Исходя из представлений о том, что любая популяция состоит из весьма индивидуально изменчивых особей, вид — из популяций, достаточно различных по фенотипическим проявлениям, а виды составляют роды, которые всегда в случае, если в них не один, но несколько видов, разнокачественны, можно сделать вывод и о том, что естественные роды могли происходить от столь же разнокачественных естественных родов, а любое семейство могло иметь происхождение от видов двух — нескольких родов предкового семейства. Конечно, обоснование это значительно менее веское, чем в случае монофилии, но в условиях неполноты геологической летописи кажется вполне приемлемым.
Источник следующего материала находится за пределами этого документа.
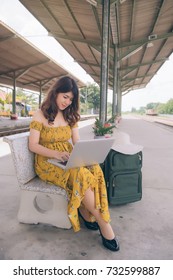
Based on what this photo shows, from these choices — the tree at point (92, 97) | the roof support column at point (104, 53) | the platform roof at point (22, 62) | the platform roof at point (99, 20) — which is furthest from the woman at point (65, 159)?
the tree at point (92, 97)

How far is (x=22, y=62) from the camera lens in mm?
15547

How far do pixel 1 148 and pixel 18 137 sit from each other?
4.49 meters

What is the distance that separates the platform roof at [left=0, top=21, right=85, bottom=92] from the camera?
10998 mm

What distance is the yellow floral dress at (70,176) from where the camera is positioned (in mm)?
1995

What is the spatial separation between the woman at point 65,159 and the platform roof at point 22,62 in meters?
8.34

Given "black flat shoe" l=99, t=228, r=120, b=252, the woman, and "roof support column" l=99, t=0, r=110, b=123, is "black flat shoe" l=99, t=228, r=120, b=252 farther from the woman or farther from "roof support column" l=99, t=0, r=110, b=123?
"roof support column" l=99, t=0, r=110, b=123

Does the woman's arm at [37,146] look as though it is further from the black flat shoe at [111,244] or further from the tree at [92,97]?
the tree at [92,97]

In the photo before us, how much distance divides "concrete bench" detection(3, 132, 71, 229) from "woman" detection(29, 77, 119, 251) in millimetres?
68

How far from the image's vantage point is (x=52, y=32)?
10.4 metres

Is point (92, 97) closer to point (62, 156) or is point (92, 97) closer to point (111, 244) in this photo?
point (62, 156)
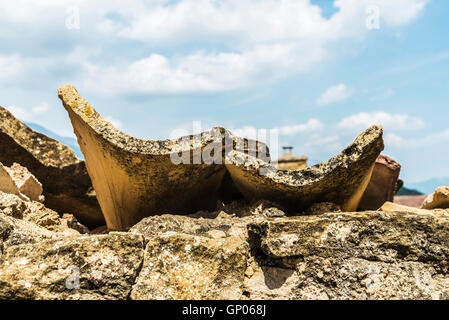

Однако легко убедиться в том, что, в отличие от анализа ряда видов, то есть эволюционирующих природных рас, составляющих клады (что и является сутью монофилетических построений), полифилия может быть обоснована только анализом град, причем именно град, ранжированных по резко разделенным уровням организации — в филемах, явно упрощенных вследствие неполноты геологической летописи. И в этом случае в схематических построениях филем исключительно велика доля субъективного решения. Возьмем для примера часть филемы рода Coiuria, демонстрирующую несомненно имевшуюся ранее общность происхождения двух наиболее отдаленных групп этого рода — обособленного южносибирско-восточноказахстанско-северомонгольского вида С. geoides и группы рас родства С. longifolia (с производным типом С. oligocarpa). Группа С. longifolia, развитая в горах северной части Центрального Китая, наиболее близка к роду Acomastylis (восточно-азиатско-американский род с одним берингийским видом, двумя восточно-азиатскими и тремя североамериканскими). Однако С. longifolia, возможно, даже более древний тип, чем виды рода Acomastylis, или, по крайней мере, хранящий некоторые более древние признаки всей этой группы. Coluria geoides — резко уклоняющийся тип, но связанный с группой С. longifolia посредством родства двух югозападнокитайских видов — С. genryi и С. purdomii. В целом филему, начинающуюся с анцестора рода (гипотетического), разумеется, надо трактовать как моно — филетическую (вероятно, с миоцена). Но если мы будем обсуждать род в целом, основываясь лишь на современных видах или в гипотетическом срезе на уровне рубежа плиоцен-плейстоцена, то мы получим полифилетическое построение (3 независимые линии развития). При этом доказательно сделать выбор в пользу монофилии или полифилии в этом случае невозможно.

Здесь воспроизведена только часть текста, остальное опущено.